Chejov en Tribueñe
El jardín de los cerezos es la pieza final de gran madurez de Anton Pavlovich Chéjov, que murió demasiado pronto y podría haber hecho grandes cosas. A cambio, al morir tan pronto, se libró de otras muchas. Olga, su esposa, no se libró de todas ellas.
Esta pieza se ha considerado “impresionista”. No porque recuerde la plástica entre Manet y Cezanne, sino porque retrata instantes, no amplitudes. Lo que no le impide ser de veras amplio, y contener mucho. Chéjov cuenta aquí lo que cuenta en otros relatos y piezas suyas: la deriva de una clase condenada y el auge de otra por condenar. La de los los hermanos Liubov y Gaiev está condenada, como lo está su propiedad, y en especial el cerezal, que es el “personaje ausente” (la obra debería llamar en español El cerezal, pero ya es tarde). Pero la de será condenada muy pronto, por una revolución que impedirá una vez más eso que parece imposible que crezca en Rusia: la prosperidad y la libertad. Es cierto que es el destino de Lopajin sólo lo sabemos gracias a nuestra perspectiva. ¿Qué sabía Anton Pavlovich? O mejor: ¿qué adivinaba, qué entreveía? Imposible que advirtiera una seña del desastre histórico que se avecinaba para Europa y para Rusia.
Pueden tratar de cuestionárselo con la lectura de estas obras. Hay una traducción de las cuatro grandes obras de Chéjov en Cátedra, con un muy interesante y amplio estudio: La gaviota, Tío Vania, Las tres hermanas, El jardín de los cerezos; edición de Isabel Vicente.

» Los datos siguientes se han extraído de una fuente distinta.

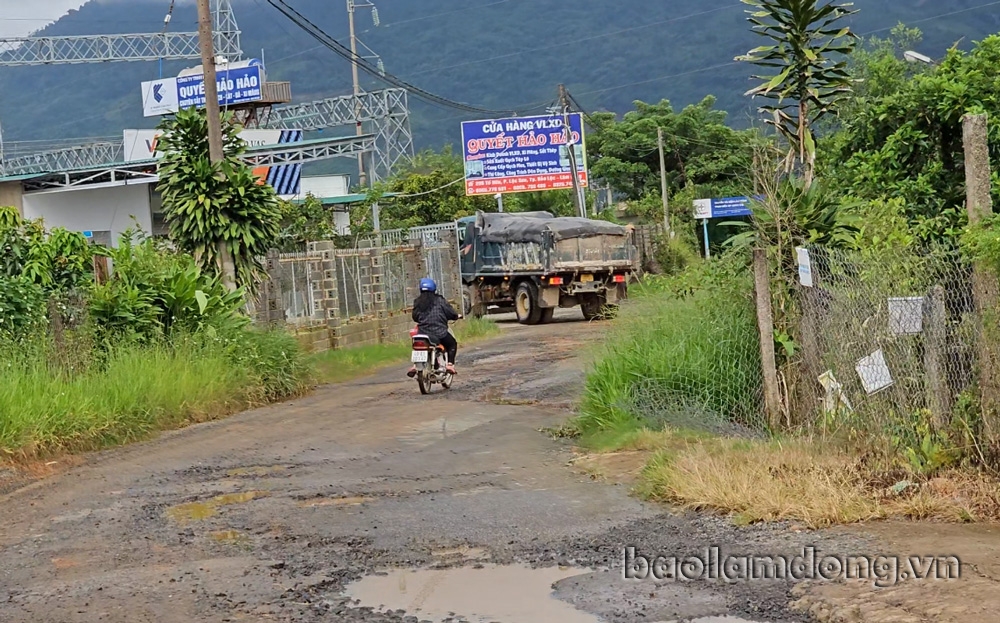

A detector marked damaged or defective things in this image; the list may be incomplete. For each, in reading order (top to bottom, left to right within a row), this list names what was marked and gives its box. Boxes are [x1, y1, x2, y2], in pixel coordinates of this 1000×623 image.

damaged asphalt road [0, 314, 876, 623]
pothole [344, 564, 596, 623]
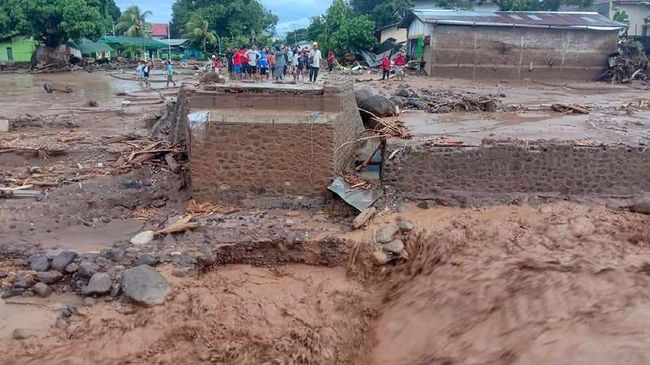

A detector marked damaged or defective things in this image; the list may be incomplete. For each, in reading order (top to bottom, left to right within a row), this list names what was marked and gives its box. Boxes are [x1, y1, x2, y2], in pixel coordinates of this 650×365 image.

damaged building [398, 10, 624, 80]
broken wall [428, 25, 616, 80]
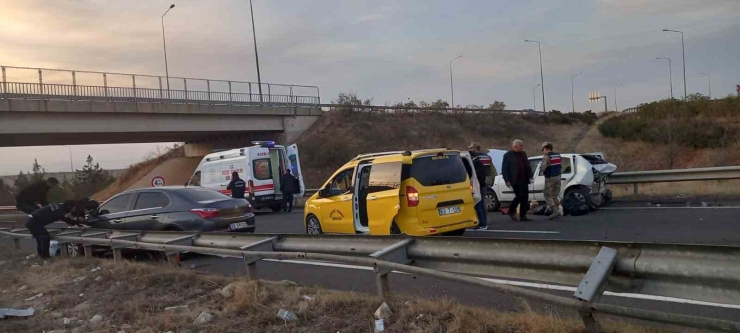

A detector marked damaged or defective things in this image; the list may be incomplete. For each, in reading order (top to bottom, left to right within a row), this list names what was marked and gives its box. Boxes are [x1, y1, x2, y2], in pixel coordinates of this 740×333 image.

white damaged car [488, 149, 616, 211]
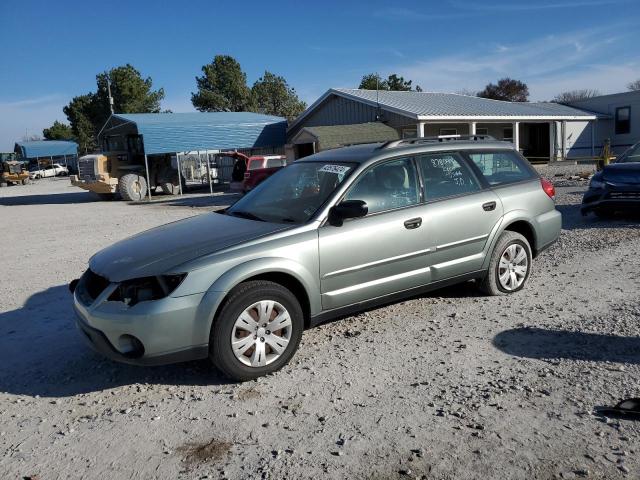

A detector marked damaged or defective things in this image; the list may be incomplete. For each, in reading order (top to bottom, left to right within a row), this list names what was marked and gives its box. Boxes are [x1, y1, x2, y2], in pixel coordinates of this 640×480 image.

broken headlight [108, 272, 186, 306]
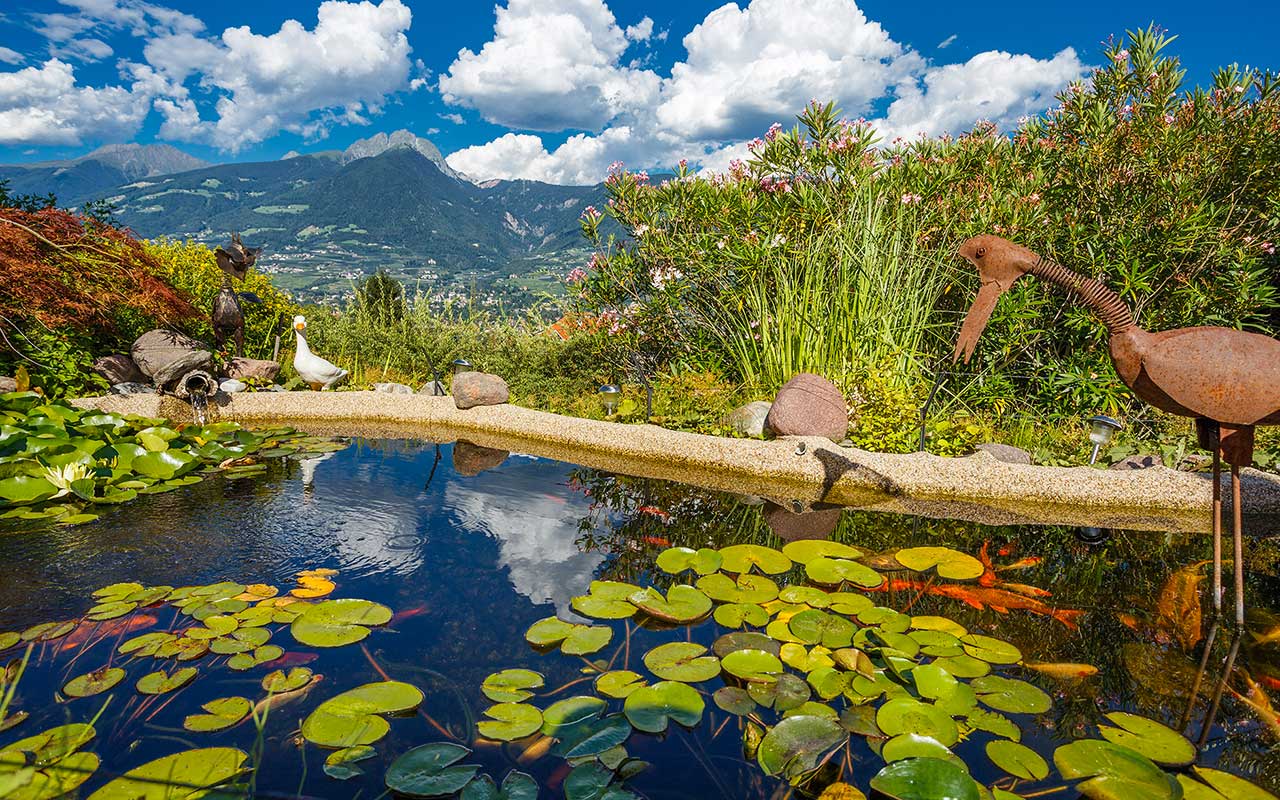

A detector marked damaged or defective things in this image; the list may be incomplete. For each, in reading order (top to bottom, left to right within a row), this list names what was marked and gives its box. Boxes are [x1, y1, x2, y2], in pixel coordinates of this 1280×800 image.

O bien de otra manera: acudiendo a un espectáculo de un nivel artístico excepcional, la puesta en escena de Irina Kuberskaiá de El jardín de los cerezos en la Sala Tribueñe de Madrid, calle Sancho Dávila nº 31, cerca de la plaza de toros de las Ventas. Sorprende que una sala de estas pequeñas dimensiones albergue una puesta en escena de tan amplio reparto, y con el acierto sorprendente de todo el elenco en la manera de hacer revivir estos personajes heridos. Heridos, pero no muertos, caramba. Decía Rudolf Steiner que Chéjov, como Kafka, son vinos que pierden al viajar. A Chéjov nos empeñamos en hacerlo siempre pesante, con personajes tristes que deambulan de un cuarto a otro y se dicen: qué fracaso somos, qué pena. Irina Kuberskaiá lo hace de otro modo: esos personajes están condenados, pero mientras tanto ríen, juegan, se divierten, corren por la casa. Como dice Katia Azcárate, del reparto: hay una inocencia que todo lo impregna. El drama no es obvio, no es evidente, no es manifiesto. Está ahí debajo. Todavía más que en el pesimismo acaso más palmario de Tío Vania y Tres hermanas. Irina protagoniza, con su deje (más que acento), con una verdad de constructora de personajes además del suyo. Numerosos ensayos, según parece, han permitido este éxito. Felizmente, funcionó el “boca a boca”: hay que ver esta función. Así, de una asistencia escasa pasaron a llenos todos los domingos (sólo se pone los domingos). De manera que ha habido que prorrogar la función. Sorprende tanto talento en tan poco espacio: además de Kuberskaiá y Katia: Fernando Sotuela, Angeles Pérez-Muñoz, Consuelo Vivares, Antorrín Heredia, David García, Miguel Angel Mendo, José Luis Sanz, Badia Albayati…
No sorprende que con tan escasos medios se consiga un espacio escénico y una acción teatral de tal nivel artístico. Se dan casos, en Tribueñe o en Guindalera-Escena abierta. Lo que debería sorprendernos es que, pese a los muchos medios de que dispone el teatro público, éste no sea capaz de conseguir un Chéjov de la altura de esta función de Kuberskaiá en Tribueñe. Cuya programación no se limita a este Chéjov, puesto que también tiene un Valle-Inclán (Ligazón, los viernes) y un Lorca (La casa de Bernard Alba, los sábados). Siempre en versiones íntegras, nada de ese tamaño pueril al que tendemos ahora. Claro que: con elencos así, se aguantan las dos o tres horas sin pestañear.